Factors influencing the blood pressure-decreasing effects, such as the FMD, NTGD, cardiac output, TPR, urine volume and body weight, are shown in Tables 2,3,4. The FMD value in the active beverage group increased significantly from baseline values after 2 weeks (Table 2); this change was noted before 6 wk, at which time there was a decrease in the blood pressure. In the placebo beverage group, there were no significant changes.
On the basis of these findings, the amelioration of vasoreactivity may be involved in the antihypertensive effect of an HHQ-reduced coffee beverage containing 300 mg of chlorogenic acids. In this study, there were no changes in the NTGD after continuous consumption, suggesting a vascular endothelium-derived amelioration of vasoreactivity.
The hematology and urinalysis results at baseline and after 8 weeks of test beverage ingestion (Tables 3 and 4) showed that there were differences in the pre- and post-ingestion urinary isoprostane between the active and placebo beverage groups. In addition, after active beverage ingestion, there was a significant increase in the blood level of glutathione, an enzyme that removes ROS in vivo. The placebo beverage group did not show any similar changes. Levels of oxidative stress markers, such as 8-isoprostane, increase with an elevation in blood pressure.22, 23 Reducing ROS might be involved in the antihypertensive action mechanism of the active beverage.

Collected data rows
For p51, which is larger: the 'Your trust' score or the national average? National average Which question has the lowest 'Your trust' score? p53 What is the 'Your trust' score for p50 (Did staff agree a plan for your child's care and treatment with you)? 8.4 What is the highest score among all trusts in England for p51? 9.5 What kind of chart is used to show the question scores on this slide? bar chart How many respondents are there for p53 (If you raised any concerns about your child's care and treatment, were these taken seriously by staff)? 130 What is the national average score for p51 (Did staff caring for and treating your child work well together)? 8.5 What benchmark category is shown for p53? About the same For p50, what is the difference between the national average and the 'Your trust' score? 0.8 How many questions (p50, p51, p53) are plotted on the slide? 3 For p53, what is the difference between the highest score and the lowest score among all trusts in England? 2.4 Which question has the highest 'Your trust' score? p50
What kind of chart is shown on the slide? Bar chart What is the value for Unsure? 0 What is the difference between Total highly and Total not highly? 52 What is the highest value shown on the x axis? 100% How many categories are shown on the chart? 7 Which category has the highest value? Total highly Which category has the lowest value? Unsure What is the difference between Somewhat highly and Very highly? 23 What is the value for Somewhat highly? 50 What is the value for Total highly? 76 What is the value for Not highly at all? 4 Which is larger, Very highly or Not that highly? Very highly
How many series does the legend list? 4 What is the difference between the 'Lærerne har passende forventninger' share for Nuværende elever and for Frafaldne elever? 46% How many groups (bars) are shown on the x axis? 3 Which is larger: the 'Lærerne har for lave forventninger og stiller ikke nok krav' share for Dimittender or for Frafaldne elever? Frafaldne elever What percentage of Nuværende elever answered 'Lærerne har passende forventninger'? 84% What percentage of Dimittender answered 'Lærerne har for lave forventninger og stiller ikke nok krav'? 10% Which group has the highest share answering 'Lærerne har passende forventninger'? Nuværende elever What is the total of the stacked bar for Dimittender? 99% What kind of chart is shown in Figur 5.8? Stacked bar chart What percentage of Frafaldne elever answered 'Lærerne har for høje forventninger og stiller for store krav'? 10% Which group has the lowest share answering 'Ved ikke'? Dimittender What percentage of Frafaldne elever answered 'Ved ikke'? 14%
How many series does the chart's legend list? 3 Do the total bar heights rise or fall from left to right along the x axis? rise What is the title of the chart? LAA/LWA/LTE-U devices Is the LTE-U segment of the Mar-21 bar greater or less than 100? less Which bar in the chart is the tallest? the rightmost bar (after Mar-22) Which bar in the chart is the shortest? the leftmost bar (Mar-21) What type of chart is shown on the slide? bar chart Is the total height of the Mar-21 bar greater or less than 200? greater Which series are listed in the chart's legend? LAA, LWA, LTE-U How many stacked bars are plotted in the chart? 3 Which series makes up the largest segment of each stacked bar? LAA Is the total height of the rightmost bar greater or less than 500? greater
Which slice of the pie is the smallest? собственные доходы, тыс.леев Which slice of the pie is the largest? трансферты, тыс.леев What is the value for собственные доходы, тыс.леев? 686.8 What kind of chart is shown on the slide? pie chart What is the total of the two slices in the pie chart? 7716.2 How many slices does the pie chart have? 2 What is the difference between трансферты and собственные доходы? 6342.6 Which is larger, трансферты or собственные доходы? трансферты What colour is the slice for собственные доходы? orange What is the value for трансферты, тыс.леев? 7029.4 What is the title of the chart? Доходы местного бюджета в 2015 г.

◆ Task A ◆
In the coffee study text, when did the FMD value in the active beverage group first rise significantly above baseline?
◆ Task B ◆
Using the coffee study text, explain why the improvement in vasoreactivity is attributed to the vascular endothelium.
◆ Task C ◆
Continue the coffee study text from its last sentence.
The rows above were gathered from a separate source.

◆ Task output A ◆
After 2 weeks.

◆ Task output B ◆
NTGD did not change after continuous consumption of the beverage. That result suggests the improvement in vasoreactivity came from the vascular endothelium.

◆ Task output C ◆
Several studies have reported an antihypertensive effect of HHQ-reduced coffee in subjects with mild hypertension or high-normal blood pressure.15, 16 Chlorogenic acids may contribute to these antihypertensive effects. Suzuki et al.24 conducted an experiment in spontaneously hyperactive rats, and hypothesized that the mechanism underlying the hypotensive action of chlorogenic acids is as follows: the ingestion of chlorogenic acids may inhibit the excessive synthesis of ROS, decreasing the blood pressure via improvement in NO availability in vivo and in vascular endothelial function. This hypothesis is supported by results of this study. Another study in humans also indicated that consumption of a green coffee bean extract (main component: chlorogenic acids) enhances vascular endothelial function.25 These results indicate that ingestion of HHQ-reduced coffee decreased blood pressure in subjects with mild hypertension. The decreased blood pressure was associated with reduced ROS and improved vascular endothelial function.
There were several limitations to our study. First, the sample size was relatively small. For an accurate evaluation of the vascular endothelial function based on FMD, the study must be conducted in a larger number of subjects. Second, the subjects comprised mildly hypertensive patients with vascular failure; the results are not applicable to all patients with hypertension. Future studies involving a larger number of patients with mild hypertension should be carried out to address these issues.
We thank the subjects and physicians/health professionals who participated in this study for their cooperation.